Palermo – C’è una Sicilia ricca di acque naturali benefiche e di energia sotterranea, che potrebbe attirare migliaia di turisti bisognosi di cure o più semplicemente in cerca di relax. Un’Isola, la nostra, ancora una volta “baciata” da madre natura, che però nelle statistiche sul turismo termale c’entra solo di striscio. Tutto ciò malgrado 8 Comuni termali (Montevago, Sciacca, Acireale, Alì Terme, Terme Vigliatore, Termini Imerese, Calatafimi Segesta, Castellammare del Golfo) e i bagni presenti nelle isole minori di Pantelleria e Vulcano.

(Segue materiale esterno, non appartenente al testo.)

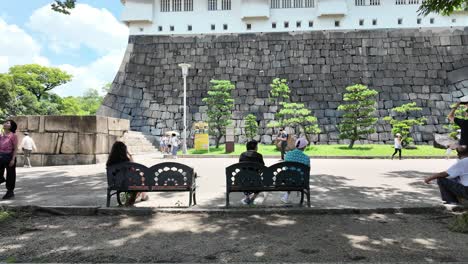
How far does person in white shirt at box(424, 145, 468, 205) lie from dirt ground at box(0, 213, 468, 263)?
1.06 ft

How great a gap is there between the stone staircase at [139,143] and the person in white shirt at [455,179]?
1641 cm

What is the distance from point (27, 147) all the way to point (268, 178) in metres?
10.2

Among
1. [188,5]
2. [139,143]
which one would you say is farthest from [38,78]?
[139,143]

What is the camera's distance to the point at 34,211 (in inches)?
186

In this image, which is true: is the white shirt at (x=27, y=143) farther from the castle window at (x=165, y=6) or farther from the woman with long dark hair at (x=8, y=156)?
the castle window at (x=165, y=6)

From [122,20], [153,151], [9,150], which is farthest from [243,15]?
[9,150]

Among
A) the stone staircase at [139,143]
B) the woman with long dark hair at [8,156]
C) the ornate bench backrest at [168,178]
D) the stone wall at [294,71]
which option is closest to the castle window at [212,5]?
the stone wall at [294,71]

Dei 323 stabilimenti termali attivi in Italia – secondo lo screening confezionato in poche settimane fa occasione dei cento anni di Federterme – più della metà si trova in due regioni: Veneto (28,2%) e Campania (23,8%), seguite a grande distanza da Emilia Romagna (7,1%), Toscana (6,2%), Lazio (4%) e Lombardia (3,7%). La Sicilia non si vede nemmeno con il cannocchiale. Il perché è presto detto: la metà degli stabilimenti è chiuso. Si tratta di Acireale, Sciacca, Termini Imerese, Terme Vigliatore. Quest’ultimo, già acquisito da una nuova società, attende il via libera degli uffici regionali per riaprire. Insomma, gli ultimi passaggi burocratici e l’attività potrà riprendere. Sono quindi al momento operative solo le terme di Montevago (pesantemente colpite dall’alluvione del novembre 2018), Castellammare, Calatafimi Segesta e una delle due presenti ad Alì Terme.

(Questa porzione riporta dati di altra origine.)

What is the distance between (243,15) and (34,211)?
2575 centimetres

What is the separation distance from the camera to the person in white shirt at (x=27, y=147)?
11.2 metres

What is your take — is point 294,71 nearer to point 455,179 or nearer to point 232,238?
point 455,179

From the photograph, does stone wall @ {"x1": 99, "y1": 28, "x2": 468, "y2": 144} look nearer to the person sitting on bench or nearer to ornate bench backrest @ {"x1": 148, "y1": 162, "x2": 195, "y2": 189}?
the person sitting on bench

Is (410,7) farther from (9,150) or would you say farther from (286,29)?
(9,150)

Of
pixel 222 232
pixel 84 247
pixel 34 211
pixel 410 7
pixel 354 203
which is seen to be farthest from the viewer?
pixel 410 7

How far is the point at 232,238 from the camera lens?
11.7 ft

In totale le aziende termali convenzionate con il sistema sanitario sono 5, mentre gli alberghi termali sono 14 (per complessivi 2.958 posti letto). I clienti delle terme sono per il 57% donne e per il 43% uomini. Questi i dati riguardanti la Sicilia forniti da Federterme, che conteggia in 44.951 i turisti che gravitano negli alberghi siti nelle località termali e in 276.790 le giornate di permanenza. Il numero dei turisti che pernotta negli alberghi delle località termali italiane si attesta attorno ai 3,5 milioni. «Se paragonati con il resto d’Italia questi numeri non sono un granché – dice Aurelio Crudeli, direttore generale di Federterme-Confindustria – ed è un vero peccato perché in Sicilia il termalismo potrebbe contribuire a destagionalizzare i flussi turistici». Tanto per avere un’idea della scarsa portata del settore nella nostra regione, Crudeli snocciola a memoria il fatturato delle cure svolte in regime di servizio sanitario. Vale a dire i trattamenti terapeutici termali prescritti dai medici con la classica ricetta rossa: «Su un fatturato nazionale di 120 milioni, la Sicilia incide non più di 3 milioni». A conti fatti stiamo parlando del 2,5% di una sola branca dell’intero settore, che andrebbe totalmente ripensato. Altrove il termalismo, ad esempio a Montecatini, ha avuto la forza di evolversi, alleandosi innanzitutto con lo sport e gli eventi.
Secondo Crudeli, «in Sicilia senza una strategia sulla privatizzazione gli stabilimenti sono destinati a rimanere chiusi». Da qui l’invito alla Regione ad aprire un tavolo di concertazione per riattivare le terme di Acireale e Sciacca: «La chiusura di questi due siti ha avuto ripercussione su tutto il termalismo siciliano. Questo perché i flussi turistici si sono riversati fuori dalla Sicilia, facendo perdere quote importanti di mercato nel settore diretto e nell’indotto. Si tratta di un tema che va affrontato e Federterme è disponibile a ragionarci con la Regione».
L’obiettivo del rilancio passa anche dall’inserimento delle terme siciliane nella filiera della riabilitazione. Un progetto multiregionale che prevede l’affiancamento delle aziende termali a strutture assistenziali dagli elevati standard medico-scientifici. «È auspicabile – scrive Federterme – che anche la Regione Siciliana entri nel novero delle amministrazioni che si sono rese disponibili a portare avanti questa sperimentazione».